Moreover, there are ongoing carrying costs associated with homeownership. While renting typically involves monthly rent payments and possibly utilities or tenant insurance, owning a home means you’ll be responsible for mortgage payments, property taxes, and, if applicable, condominium maintenance fees. Don’t forget other bills like utilities and insurance. It’s wise to set aside a portion of your monthly budget for future home repairs and maintenance, including items like roof or furnace replacements. Ask your Tax Accountant about the tax benefits of homeownership.

The financial considerations depend on the amount you’ve saved for a down payment and the rental costs in your city. To determine what makes the most sense for your situation, it’s crucial to perform your calculations. Consider both the short-term and long-term costs associated with buying versus renting to make an informed decision.

Are you in high interest debt?

If you currently have outstanding debts like car loans or high-interest credit card balances, it might be financially prudent to prioritize paying off those debts before saving for a home down payment.

Taking on a mortgage when you’re already burdened with substantial debt could potentially worsen your financial situation. Furthermore, having multiple existing loans can decrease your chances of securing a mortgage or obtaining one with a favorable interest rate.

To position yourself for a successful home purchase, it’s advisable to first address and manage your existing debts effectively. Once you’ve achieved a more stable financial footing, you can then proceed with confidence when considering a substantial mortgage loan for your new home.

Do you have the deposit saved?

Saving between 10% and 20% of the home’s purchase price is crucial to maintain lower monthly payments. A larger down payment can significantly reduce your ongoing carrying costs.

Additionally, having less than 20% saved might require you to purchase mortgage insurance, which can further increase your monthly payments.

To determine your readiness for homeownership, evaluate your current savings, estimate the time needed to accumulate a down payment, and consider beginning your home search once you have the necessary funds saved.

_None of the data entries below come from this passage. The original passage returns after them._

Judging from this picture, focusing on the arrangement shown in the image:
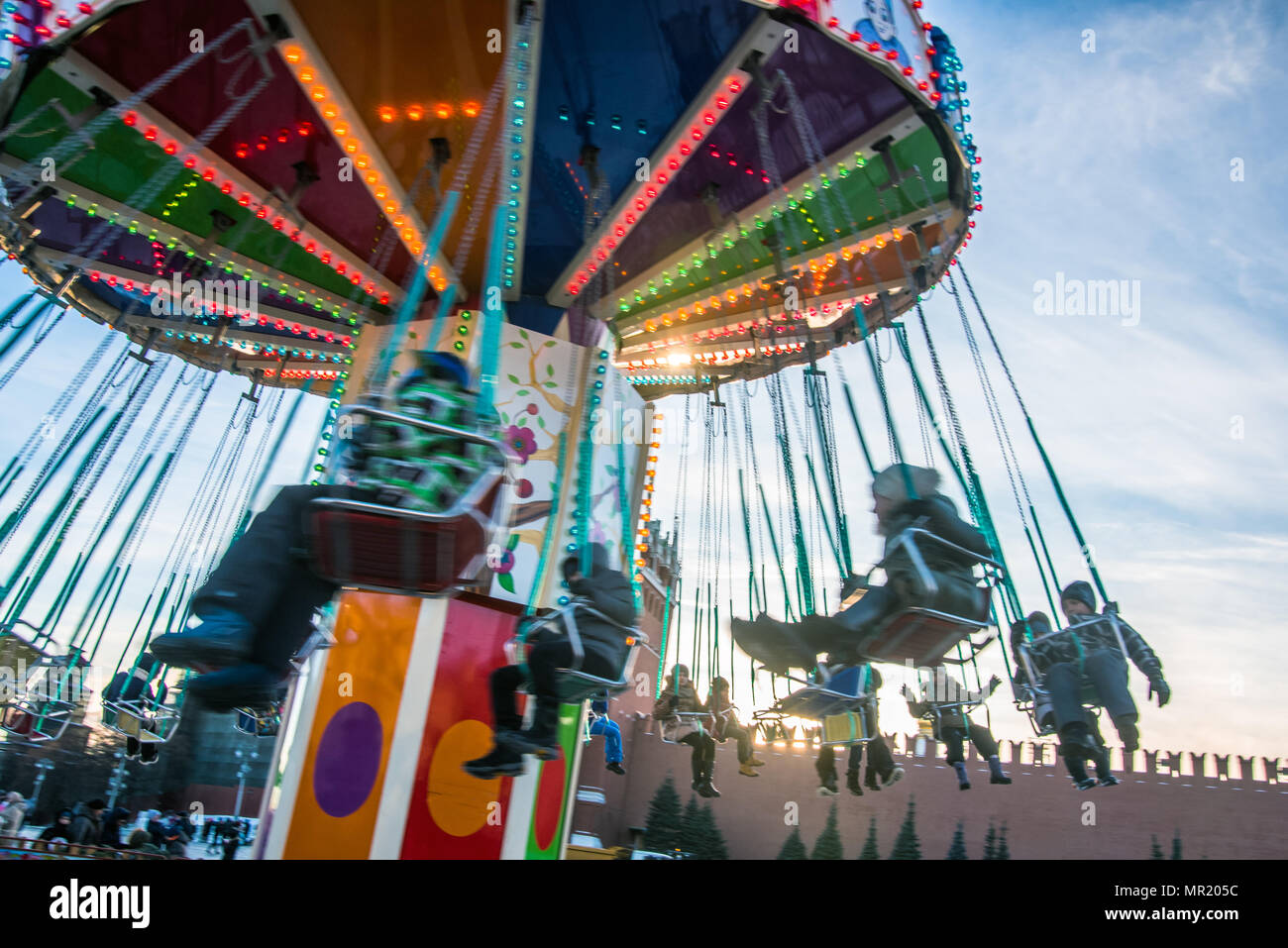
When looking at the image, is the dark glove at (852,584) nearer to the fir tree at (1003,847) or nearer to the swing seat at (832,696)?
the swing seat at (832,696)

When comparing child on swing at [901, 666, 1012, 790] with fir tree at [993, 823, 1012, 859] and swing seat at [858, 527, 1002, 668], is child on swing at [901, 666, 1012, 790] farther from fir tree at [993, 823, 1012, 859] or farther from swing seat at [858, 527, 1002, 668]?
fir tree at [993, 823, 1012, 859]

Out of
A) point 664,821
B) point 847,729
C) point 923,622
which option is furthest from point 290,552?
point 664,821

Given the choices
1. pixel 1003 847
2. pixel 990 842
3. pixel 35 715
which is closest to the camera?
pixel 35 715

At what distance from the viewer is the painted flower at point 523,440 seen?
7.22 metres

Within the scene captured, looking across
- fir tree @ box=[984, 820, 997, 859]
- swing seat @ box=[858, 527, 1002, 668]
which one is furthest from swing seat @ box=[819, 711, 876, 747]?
fir tree @ box=[984, 820, 997, 859]

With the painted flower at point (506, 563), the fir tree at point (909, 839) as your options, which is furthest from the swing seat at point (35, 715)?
the fir tree at point (909, 839)

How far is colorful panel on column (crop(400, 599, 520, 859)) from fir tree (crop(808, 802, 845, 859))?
16650 millimetres

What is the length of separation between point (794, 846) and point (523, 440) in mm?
17762

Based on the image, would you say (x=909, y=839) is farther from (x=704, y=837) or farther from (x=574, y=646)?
(x=574, y=646)

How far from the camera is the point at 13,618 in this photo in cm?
786

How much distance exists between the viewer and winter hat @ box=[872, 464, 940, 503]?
4578 mm

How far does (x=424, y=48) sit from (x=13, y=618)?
21.9 ft

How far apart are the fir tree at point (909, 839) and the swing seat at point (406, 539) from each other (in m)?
19.7

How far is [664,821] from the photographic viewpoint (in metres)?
23.1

Alternatively, if you’re comfortable with the idea, you can explore the option of borrowing a percentage of the purchase price from your parents and establishing a repayment plan. This could help you enter the housing market sooner.

Ultimately, it’s essential to crunch the numbers and assess what approach aligns best with your financial situation and goals.

Is your job stable?

Consider your career stability when contemplating a home purchase. How long have you been in your current job, and do you envision a long-term commitment to your field? These are essential questions to ask.

If you’re content with your profession, have intentions to remain in your current city, and have confidence in the stability of your job, then purchasing a home is probably a favorable choice.

However, if your line of work involves contracts, seasonal employment, or you’ve recently started your job, and the possibility of relocation is on the table, it may be prudent to delay homeownership until your plans become more certain. Weigh your career prospects and personal circumstances carefully before making a decision.


While buying a home may appear to be the default choice for building equity and capitalizing on potential appreciation, it’s important to recognize that purchasing isn’t always the ideal option.

If you’re in the early stages of your career, dealing with other debts, lacking a substantial down payment, still establishing yourself in your profession, or contemplating a potential move, it may be wise to contemplate renting until you find yourself in a more stable and secure position for the future.

To make the most informed decision for your unique circumstances, take stock of your financial situation, career trajectory, and personal goals. If you’re unsure about the best path forward, consider seeking guidance from a financial advisor or real estate expert to ensure your future plans align with your housing choices.